Question

What can be the maximum value of the original kinetic energy of disk AA so as not to exceed the maximum allowed value of the thermal energy

Answer 1

The question is incomplete. The complete question is :

In your job as a mechanical engineer you are designing a flywheel and clutch-plate system. Disk A is made of a lighter material than disk B, and the moment of inertia of disk A about the shaft is one-third that of disk B. The moment of inertia of the shaft is negligible. With the clutch disconnected, A is brought up to an angular speed ?0; B is initially at rest. The accelerating torque is then removed from A, and A is coupled to B. (Ignore bearing friction.) The design specifications allow for a maximum of 2300 J of thermal energy to be developed when the connection is made. What can be the maximum value of the original kinetic energy of disk A so as not to exceed the maximum allowed value of the thermal energy?

Solution :

Let M.I. of disk A =
`$I_0$`

So, M.I. of disk B =
`$3I_0$`

Angular velocity of A =
`$\omega_0$`

So the kinetic energy of the disk A =
`$(1)/(2)I_0\omega^2$`

After coupling, the angular velocity of both the disks will be equal to ω.

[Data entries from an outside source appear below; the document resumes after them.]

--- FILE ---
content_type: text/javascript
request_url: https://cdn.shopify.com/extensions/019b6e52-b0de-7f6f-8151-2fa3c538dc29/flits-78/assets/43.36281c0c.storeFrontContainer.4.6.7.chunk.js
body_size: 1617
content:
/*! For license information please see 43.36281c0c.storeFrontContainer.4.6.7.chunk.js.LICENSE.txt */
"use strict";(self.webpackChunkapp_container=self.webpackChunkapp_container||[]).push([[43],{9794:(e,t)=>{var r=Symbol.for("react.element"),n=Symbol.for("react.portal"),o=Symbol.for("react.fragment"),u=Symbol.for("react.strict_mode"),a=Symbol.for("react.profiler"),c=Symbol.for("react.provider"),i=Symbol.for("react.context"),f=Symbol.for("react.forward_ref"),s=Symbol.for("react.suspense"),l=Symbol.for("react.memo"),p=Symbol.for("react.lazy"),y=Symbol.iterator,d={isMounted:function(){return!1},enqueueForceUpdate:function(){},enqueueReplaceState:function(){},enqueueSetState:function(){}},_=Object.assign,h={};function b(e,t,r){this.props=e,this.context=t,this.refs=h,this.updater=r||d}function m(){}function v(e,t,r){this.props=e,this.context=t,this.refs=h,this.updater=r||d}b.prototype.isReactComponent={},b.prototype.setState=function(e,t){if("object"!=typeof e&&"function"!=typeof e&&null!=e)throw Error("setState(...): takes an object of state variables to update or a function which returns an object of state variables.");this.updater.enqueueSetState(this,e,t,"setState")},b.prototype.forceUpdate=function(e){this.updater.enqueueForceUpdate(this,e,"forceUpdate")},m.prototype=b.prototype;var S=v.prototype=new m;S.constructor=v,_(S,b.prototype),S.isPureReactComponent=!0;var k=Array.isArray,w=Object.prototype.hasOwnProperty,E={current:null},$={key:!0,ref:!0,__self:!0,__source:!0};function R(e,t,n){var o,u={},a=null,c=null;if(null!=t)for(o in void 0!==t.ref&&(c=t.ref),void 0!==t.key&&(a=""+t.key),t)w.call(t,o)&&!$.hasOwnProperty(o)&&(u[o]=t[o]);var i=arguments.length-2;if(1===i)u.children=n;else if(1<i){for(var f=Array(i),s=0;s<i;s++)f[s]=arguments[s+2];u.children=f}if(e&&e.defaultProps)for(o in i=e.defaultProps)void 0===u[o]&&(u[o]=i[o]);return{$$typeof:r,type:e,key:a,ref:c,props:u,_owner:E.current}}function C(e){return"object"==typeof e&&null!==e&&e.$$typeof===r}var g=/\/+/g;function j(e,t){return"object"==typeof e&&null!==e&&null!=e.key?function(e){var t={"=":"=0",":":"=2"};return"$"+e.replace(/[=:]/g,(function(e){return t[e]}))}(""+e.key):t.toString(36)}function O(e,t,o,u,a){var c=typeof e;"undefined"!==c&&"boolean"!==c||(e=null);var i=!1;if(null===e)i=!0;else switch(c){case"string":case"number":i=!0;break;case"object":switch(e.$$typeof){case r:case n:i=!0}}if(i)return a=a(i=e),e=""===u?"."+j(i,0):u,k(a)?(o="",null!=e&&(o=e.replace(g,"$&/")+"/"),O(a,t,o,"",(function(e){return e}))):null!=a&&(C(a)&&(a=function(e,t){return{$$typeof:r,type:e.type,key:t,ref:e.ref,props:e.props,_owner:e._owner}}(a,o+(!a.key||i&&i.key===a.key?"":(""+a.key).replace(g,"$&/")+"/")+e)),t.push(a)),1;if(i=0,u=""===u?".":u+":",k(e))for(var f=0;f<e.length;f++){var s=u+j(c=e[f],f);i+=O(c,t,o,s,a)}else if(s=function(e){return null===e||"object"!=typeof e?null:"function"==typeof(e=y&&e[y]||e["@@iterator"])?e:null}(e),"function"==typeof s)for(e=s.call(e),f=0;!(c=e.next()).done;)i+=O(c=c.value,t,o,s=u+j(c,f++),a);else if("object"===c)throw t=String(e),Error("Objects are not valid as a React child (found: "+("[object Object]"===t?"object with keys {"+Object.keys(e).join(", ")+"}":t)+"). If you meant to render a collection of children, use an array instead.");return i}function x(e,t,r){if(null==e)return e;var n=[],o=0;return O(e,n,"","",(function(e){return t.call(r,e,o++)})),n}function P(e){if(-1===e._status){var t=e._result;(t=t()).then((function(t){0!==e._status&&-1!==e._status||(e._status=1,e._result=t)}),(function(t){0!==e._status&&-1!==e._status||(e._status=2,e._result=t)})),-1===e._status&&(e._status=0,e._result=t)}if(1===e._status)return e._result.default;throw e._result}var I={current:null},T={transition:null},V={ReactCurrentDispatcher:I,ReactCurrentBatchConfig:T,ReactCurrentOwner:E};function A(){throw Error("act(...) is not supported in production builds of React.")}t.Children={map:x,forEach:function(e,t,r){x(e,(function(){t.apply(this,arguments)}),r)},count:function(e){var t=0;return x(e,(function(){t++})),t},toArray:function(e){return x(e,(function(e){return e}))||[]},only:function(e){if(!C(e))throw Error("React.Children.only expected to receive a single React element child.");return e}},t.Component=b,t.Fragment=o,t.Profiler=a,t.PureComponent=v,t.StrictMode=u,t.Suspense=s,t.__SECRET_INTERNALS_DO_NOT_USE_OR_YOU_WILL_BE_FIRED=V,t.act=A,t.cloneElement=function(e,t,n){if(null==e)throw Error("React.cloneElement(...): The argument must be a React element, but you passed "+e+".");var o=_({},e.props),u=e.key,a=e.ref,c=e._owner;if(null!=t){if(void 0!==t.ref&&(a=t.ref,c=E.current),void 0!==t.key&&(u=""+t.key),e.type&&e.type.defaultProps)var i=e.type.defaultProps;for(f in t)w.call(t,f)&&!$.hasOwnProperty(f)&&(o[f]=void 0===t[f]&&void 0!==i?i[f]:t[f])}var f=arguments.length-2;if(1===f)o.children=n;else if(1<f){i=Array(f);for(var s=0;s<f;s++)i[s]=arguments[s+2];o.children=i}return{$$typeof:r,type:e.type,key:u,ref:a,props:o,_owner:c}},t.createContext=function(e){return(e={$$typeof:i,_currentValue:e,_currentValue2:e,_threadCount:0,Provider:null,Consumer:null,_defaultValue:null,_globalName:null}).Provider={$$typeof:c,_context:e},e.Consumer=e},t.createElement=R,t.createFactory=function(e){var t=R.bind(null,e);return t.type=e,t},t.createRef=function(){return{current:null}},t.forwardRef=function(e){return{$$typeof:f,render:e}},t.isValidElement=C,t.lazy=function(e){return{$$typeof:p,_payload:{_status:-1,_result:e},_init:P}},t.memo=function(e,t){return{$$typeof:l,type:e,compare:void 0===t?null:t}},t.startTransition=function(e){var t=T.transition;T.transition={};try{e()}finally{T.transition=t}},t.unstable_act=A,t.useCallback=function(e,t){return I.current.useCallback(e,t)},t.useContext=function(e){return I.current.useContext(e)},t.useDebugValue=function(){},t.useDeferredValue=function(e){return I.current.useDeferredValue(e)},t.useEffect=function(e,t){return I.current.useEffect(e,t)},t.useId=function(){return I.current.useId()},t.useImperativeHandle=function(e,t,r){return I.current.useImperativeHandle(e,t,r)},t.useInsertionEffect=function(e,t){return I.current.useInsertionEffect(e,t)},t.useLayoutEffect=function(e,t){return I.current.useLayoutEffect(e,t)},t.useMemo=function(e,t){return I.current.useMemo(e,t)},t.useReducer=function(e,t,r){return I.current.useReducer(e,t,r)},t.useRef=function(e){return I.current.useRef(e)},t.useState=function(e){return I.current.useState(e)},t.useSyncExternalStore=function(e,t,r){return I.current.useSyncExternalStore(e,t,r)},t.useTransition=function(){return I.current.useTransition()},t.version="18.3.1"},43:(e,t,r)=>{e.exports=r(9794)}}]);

Angular momentum will be conserved.

So,

`$I_0\omega_0 = I_0 \omega + 3I_0 \omega$`

`$I_0\omega_0 = 4I_0 \omega$`

`$\omega = (\omega_0)/(4)$`

Now,

`$K.E. = (1)/(2)I_0\omega^2+ (1)/(2)3I_0\omega^2$`

`$K.E. = (1)/(2)I_0(\omega_0^2)/(16)+ (1)/(2)3I_0(\omega_0^2)/(16)$`

`$K.E. = (1)/(2)I_0\omega_0^2 \left((1)/(16)+(3)/(16)\right)$`

`$K.E. = (1)/(2)I_0\omega_0^2* (1)/(4)$`

`$\Delta K = (1)/(2)I_0\omega_0^2 - (1)/(2)I_0\omega_0^2 * (1)/(4) $`

`$2300=(3)/(4)\left((1)/(2)I_0\omega_0^2\right)$`

`$(1)/(2)I_0\omega_0^2=2300 * (4)/(3 ) \ J $`

Therefore, the maximum initial K.E. = 3066.67 J